Dataset items:
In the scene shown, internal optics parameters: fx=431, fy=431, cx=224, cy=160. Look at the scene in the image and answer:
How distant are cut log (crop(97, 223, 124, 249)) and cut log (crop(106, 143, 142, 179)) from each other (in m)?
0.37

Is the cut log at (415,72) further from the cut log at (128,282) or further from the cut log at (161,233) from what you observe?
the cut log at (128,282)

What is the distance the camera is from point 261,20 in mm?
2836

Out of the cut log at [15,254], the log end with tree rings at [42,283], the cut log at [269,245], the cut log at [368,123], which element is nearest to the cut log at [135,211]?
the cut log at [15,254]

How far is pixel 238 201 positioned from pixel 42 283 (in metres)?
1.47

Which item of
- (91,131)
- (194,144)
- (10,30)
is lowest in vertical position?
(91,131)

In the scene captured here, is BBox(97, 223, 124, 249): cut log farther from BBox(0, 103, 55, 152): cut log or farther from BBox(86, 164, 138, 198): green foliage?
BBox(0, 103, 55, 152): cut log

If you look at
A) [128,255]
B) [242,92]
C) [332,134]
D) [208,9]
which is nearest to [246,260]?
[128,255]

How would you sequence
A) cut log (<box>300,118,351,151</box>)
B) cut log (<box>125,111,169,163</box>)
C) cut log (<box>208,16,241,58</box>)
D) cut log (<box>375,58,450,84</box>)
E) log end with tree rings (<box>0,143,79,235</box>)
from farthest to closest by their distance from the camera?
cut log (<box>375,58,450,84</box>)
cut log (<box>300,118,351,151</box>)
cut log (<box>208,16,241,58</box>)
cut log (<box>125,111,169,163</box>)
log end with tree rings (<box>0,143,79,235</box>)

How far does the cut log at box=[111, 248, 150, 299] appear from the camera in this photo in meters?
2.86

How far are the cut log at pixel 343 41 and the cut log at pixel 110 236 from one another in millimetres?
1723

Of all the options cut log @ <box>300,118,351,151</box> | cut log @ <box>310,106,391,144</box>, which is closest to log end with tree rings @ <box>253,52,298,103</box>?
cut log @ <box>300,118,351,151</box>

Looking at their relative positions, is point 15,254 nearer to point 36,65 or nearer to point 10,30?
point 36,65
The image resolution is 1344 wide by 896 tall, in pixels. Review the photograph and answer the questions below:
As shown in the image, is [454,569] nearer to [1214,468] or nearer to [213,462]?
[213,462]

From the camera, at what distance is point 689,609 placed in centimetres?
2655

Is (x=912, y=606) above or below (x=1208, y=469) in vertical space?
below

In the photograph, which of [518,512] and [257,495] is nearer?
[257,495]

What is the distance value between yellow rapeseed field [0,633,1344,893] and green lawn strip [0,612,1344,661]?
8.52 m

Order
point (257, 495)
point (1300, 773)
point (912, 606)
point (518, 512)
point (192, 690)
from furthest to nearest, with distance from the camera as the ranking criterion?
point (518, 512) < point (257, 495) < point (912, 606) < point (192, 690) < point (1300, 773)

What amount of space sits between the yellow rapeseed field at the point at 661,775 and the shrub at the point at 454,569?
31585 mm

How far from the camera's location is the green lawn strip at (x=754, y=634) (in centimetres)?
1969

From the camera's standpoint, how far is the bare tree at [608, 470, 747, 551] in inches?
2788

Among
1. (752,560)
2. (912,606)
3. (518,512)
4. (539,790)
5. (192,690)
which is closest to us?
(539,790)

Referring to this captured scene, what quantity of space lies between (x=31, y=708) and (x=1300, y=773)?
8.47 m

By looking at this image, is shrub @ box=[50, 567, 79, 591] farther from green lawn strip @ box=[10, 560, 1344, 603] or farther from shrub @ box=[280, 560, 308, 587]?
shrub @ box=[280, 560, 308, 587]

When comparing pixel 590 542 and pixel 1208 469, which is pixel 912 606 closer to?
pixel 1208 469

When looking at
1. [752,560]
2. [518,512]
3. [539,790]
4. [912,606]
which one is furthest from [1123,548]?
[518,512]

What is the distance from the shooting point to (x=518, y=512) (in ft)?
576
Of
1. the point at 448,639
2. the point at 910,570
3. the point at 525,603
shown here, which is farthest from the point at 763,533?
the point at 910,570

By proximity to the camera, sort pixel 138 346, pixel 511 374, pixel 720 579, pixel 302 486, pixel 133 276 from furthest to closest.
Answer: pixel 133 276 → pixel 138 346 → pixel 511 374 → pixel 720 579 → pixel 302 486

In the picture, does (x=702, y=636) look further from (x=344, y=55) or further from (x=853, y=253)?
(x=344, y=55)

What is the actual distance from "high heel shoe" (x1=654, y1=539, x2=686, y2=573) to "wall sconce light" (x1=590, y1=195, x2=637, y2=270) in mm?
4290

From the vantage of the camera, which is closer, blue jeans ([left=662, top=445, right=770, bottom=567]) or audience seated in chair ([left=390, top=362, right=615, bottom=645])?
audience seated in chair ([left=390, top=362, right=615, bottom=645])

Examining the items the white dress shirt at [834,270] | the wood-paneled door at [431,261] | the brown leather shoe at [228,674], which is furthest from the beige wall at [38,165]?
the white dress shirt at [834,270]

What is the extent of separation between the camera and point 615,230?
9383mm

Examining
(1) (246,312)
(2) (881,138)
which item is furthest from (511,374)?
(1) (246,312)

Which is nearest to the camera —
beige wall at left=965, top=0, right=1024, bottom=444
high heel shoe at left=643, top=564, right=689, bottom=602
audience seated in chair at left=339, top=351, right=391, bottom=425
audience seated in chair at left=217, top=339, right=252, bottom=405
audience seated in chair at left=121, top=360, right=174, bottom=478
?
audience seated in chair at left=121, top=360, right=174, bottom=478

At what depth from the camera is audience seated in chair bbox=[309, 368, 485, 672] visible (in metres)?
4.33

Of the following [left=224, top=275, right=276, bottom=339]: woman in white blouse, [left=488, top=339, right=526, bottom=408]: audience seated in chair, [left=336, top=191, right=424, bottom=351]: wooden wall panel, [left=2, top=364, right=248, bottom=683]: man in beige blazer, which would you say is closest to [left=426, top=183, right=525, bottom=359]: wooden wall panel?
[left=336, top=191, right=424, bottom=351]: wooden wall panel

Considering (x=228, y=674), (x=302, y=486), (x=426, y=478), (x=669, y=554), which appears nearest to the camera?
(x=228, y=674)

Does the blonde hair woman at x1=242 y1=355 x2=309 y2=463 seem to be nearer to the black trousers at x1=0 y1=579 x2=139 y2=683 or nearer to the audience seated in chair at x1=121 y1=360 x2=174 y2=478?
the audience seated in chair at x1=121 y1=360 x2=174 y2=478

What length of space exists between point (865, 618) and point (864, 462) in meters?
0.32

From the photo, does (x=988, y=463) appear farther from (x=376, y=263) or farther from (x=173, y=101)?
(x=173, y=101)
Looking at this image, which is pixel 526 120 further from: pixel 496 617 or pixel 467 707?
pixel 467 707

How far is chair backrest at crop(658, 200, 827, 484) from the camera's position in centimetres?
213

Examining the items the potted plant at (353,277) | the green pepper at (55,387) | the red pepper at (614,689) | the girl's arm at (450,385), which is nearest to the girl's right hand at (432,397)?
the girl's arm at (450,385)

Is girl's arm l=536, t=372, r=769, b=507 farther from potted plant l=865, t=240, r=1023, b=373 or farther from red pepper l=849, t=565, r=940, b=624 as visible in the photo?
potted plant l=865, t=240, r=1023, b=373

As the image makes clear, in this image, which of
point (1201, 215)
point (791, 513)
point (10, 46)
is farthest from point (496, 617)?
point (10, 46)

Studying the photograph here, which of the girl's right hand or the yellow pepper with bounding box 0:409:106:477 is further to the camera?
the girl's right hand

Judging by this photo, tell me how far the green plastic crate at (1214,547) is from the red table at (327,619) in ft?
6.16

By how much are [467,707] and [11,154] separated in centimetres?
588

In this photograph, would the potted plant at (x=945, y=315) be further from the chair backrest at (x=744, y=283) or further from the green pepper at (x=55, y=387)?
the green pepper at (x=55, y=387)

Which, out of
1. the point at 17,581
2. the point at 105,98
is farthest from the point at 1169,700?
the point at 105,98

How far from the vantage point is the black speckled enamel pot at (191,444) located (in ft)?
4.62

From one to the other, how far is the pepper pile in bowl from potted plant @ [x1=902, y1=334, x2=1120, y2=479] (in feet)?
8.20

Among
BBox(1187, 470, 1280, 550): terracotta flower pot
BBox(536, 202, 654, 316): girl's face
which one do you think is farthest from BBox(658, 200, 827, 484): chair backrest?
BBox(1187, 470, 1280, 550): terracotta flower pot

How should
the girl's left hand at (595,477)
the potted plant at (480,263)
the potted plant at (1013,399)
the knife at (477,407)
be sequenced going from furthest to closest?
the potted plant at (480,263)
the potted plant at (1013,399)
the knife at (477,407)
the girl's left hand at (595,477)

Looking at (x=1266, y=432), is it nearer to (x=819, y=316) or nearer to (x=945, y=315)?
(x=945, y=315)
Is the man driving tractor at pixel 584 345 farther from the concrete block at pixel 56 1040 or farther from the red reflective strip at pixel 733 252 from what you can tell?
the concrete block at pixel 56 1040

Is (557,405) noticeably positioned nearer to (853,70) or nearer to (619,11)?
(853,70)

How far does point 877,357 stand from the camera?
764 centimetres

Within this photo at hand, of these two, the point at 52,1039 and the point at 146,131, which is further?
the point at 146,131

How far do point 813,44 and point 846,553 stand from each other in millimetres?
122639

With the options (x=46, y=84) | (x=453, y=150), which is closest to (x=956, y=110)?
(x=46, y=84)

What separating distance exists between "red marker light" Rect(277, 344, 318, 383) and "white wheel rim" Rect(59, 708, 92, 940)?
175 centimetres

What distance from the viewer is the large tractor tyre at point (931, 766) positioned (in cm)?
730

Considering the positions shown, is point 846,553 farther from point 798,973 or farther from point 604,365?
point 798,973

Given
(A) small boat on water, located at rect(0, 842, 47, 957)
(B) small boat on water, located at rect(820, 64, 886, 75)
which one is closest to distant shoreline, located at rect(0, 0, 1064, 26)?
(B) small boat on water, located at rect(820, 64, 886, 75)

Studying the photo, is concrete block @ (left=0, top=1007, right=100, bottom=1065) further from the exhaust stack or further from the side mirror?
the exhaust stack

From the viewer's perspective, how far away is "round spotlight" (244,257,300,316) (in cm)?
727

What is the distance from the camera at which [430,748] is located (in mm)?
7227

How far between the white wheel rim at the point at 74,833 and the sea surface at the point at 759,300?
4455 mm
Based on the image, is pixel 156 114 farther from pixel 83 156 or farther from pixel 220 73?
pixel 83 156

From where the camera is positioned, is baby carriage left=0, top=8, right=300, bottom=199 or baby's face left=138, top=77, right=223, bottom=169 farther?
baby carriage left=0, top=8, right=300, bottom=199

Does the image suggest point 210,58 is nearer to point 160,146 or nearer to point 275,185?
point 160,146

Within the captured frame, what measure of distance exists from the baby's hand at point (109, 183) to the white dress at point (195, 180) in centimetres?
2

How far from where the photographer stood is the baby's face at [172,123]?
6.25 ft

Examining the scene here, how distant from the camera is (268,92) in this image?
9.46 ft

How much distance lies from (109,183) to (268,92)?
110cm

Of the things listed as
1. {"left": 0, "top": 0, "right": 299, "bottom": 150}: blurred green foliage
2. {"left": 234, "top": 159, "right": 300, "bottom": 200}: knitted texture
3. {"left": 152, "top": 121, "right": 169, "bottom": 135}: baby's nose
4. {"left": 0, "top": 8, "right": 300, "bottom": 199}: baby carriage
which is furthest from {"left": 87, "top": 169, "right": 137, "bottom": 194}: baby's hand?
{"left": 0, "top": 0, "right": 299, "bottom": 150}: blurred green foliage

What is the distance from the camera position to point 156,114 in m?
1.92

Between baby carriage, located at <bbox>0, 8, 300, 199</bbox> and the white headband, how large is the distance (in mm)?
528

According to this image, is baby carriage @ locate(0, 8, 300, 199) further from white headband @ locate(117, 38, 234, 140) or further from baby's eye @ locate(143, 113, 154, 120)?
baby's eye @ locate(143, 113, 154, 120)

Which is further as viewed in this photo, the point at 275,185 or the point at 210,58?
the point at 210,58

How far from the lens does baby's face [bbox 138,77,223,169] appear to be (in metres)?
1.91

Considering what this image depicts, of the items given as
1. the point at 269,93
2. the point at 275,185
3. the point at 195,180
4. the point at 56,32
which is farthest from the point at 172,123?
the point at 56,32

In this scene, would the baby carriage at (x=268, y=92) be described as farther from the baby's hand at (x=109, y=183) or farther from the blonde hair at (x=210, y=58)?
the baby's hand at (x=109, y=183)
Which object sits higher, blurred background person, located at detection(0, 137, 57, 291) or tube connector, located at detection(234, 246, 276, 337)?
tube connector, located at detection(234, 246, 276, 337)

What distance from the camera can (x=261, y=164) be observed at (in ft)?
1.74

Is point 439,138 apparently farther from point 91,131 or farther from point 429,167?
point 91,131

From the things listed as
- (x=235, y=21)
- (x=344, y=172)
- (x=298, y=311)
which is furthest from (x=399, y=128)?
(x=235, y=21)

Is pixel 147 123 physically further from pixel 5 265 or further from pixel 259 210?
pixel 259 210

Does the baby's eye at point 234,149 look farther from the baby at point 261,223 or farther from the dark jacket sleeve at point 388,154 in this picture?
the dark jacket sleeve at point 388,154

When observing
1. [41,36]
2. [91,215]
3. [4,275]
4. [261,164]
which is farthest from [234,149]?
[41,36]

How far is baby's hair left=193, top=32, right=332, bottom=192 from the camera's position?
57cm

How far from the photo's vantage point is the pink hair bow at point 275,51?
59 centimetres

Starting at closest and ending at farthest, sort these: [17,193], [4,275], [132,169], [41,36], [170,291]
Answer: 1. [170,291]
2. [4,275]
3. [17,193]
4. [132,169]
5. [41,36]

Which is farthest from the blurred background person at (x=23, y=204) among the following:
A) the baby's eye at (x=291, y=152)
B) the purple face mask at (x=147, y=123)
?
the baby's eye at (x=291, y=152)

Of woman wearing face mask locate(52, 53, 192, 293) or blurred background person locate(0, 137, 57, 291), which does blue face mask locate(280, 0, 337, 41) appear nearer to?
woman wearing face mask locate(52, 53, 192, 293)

◆ Problem details: Only the lines from the one containing "When observing" through the end of the entries above belong in the answer; repeat them exactly.

◆ Solution to this task:
When observing
1. [41,36]
2. [91,215]
3. [4,275]
4. [261,164]
which is farthest from [234,149]?
[41,36]

How far is baby's hair left=193, top=32, right=332, bottom=192 from the camera's position?
57cm

How far from the photo's vantage point is the pink hair bow at point 275,51?
59 centimetres

Starting at closest and ending at farthest, sort these: [17,193], [4,275], [132,169], [41,36], [170,291]
Answer: 1. [170,291]
2. [4,275]
3. [17,193]
4. [132,169]
5. [41,36]

Which is farthest from the blurred background person at (x=23, y=204) among the following:
A) the baby's eye at (x=291, y=152)
B) the purple face mask at (x=147, y=123)
?
the baby's eye at (x=291, y=152)

Of woman wearing face mask locate(52, 53, 192, 293) or blurred background person locate(0, 137, 57, 291), which does blue face mask locate(280, 0, 337, 41) appear nearer to?
woman wearing face mask locate(52, 53, 192, 293)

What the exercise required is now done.